Passage given ->
China’s leaders back official’s ouster
Chinese state-run media and officials praise the decision to remove Chongqing’s former Communist Party secretary, Bo Xilai, from his remaining party posts. (Feng Li/Getty Images)
By Keith B. Richburg
BEIJING — China’s Communist Party machine sought Wednesday to stave off criticism of the ouster of disgraced politician Bo Xilai and the arrest of his wife in a murder probe, coordinating an official chorus of approval and moving to suppress Internet references to the matter.
Editorials and official commentaries in the state-run news media said the decision to dismiss the former Chongqing party chief from his remaining posts showed that the party respects the rule of law. In the capital, party members and officials announced their unanimous support for the decision, according to the Beijing News. And the evening news broadcast on state-run CCTV featured interviews with party officials, academics and ordinary people from across the country, all lauding Bo’s removal.

Extracted material ->
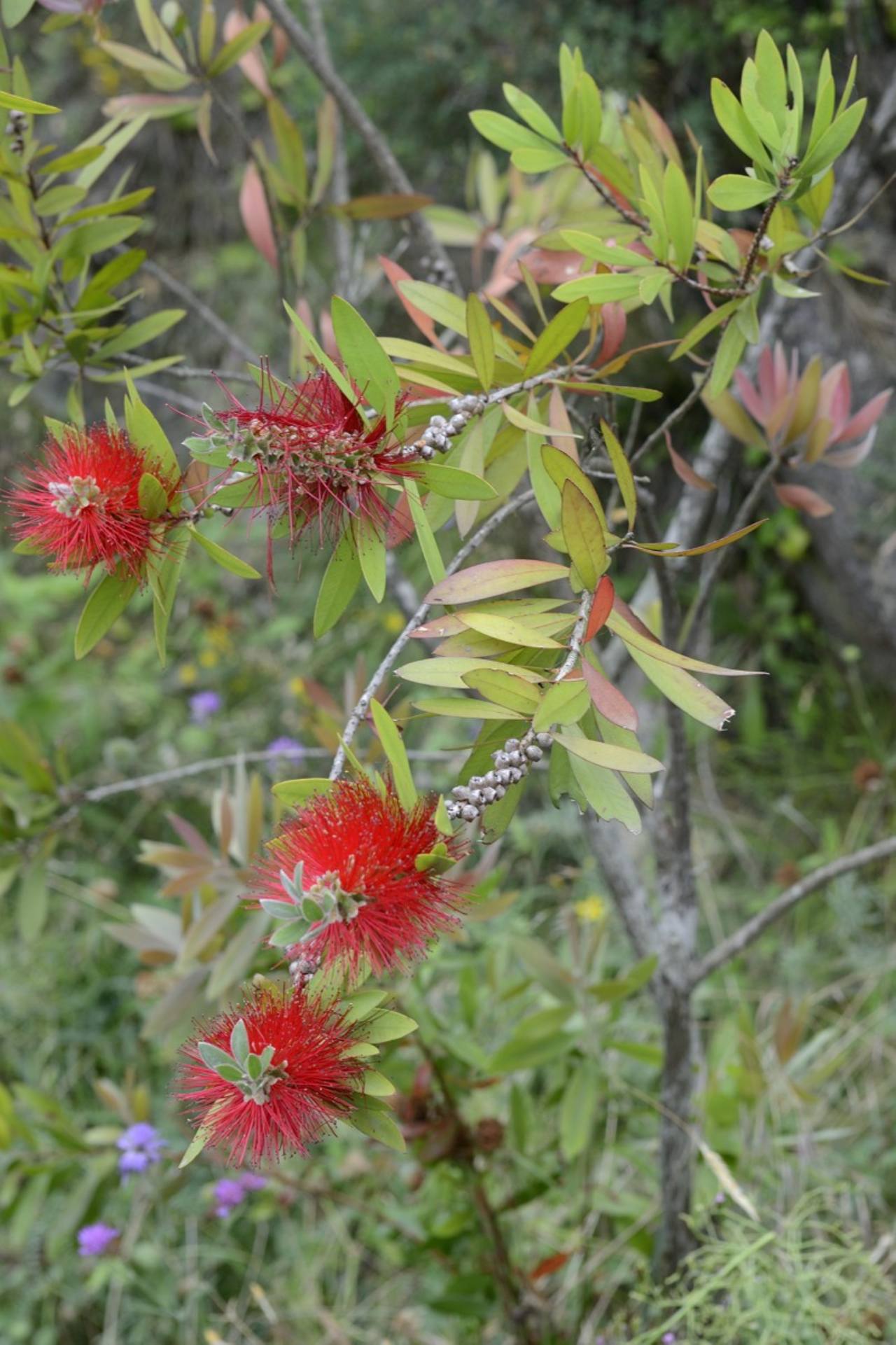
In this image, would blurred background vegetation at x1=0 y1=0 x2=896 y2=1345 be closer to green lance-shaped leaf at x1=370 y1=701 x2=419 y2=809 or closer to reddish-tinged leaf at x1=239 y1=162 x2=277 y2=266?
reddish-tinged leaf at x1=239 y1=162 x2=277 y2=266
* * *
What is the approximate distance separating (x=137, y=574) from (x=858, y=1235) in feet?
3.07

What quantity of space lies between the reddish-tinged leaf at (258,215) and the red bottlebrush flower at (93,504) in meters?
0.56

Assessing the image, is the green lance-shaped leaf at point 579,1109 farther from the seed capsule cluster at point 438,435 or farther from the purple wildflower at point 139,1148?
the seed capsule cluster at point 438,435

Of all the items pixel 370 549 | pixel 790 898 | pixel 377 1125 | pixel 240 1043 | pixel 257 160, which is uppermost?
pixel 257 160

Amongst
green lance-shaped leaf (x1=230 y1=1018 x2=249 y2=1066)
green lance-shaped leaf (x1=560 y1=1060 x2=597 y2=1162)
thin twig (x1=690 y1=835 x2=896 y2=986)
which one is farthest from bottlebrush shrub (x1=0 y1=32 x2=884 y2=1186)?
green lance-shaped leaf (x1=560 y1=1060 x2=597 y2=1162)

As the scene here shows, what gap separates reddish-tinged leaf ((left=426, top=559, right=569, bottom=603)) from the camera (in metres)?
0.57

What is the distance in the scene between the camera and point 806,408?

List of tasks ->
A. Reproduce the part of the article on Bo Xilai's ouster between "By Keith B." and "to the matter.", inclusive.
B. Write what comes next in the news article on Bo Xilai's removal, beginning after its final sentence.

Results ->
A.
By Keith B. Richburg
BEIJING — China’s Communist Party machine sought Wednesday to stave off criticism of the ouster of disgraced politician Bo Xilai and the arrest of his wife in a murder probe, coordinating an official chorus of approval and moving to suppress Internet references to the matter.

B.
But the staged show of unity and support seemed to belie official nervousness that Bo, the son of a revolutionary veteran, had become a hero to many on China’s far left and that his followers might denounce his purge as politically motivated.
Government censors moved quickly to ban Internet search terms related to Bo’s firing; his “Chongqing model”; the arrest of his wife, Gu Kailai; and the mystery surrounding the death, now ruled a homicide, of expatriate British businessman Neil Heywood. Hundreds of thousands of comments, many supportive of Bo, were erased overnight from Chinese news Web sites.
Party leaders “are eager to pacify public opinion as soon as possible,” said Zhang Lifan, a historian. Speaking of Bo, Zhang said: “Right now, a large number of people in China still support him, regarding him as the spiritual leader for the Maoists. Many people on the Internet still defend him. It’s possible that they will be an unstable force for China at a time when the gap between the rich and the poor is increasing.”
Many of Bo’s most prominent and normally outspoken “new left” supporters were not answering their telephones Wednesday, and the few who did were reluctant to speak openly.
“I can’t address whether Bo Xilai is the victim of political struggle,” said Zhang Hongliang, an economics professor at Beijing’s Minzu University of China and a new left cheerleader for Bo. “Although you can ask your question freely, I cannot give you my answer freely. I don’t live in a vacuum. Some questions are too sensitive for me to address.”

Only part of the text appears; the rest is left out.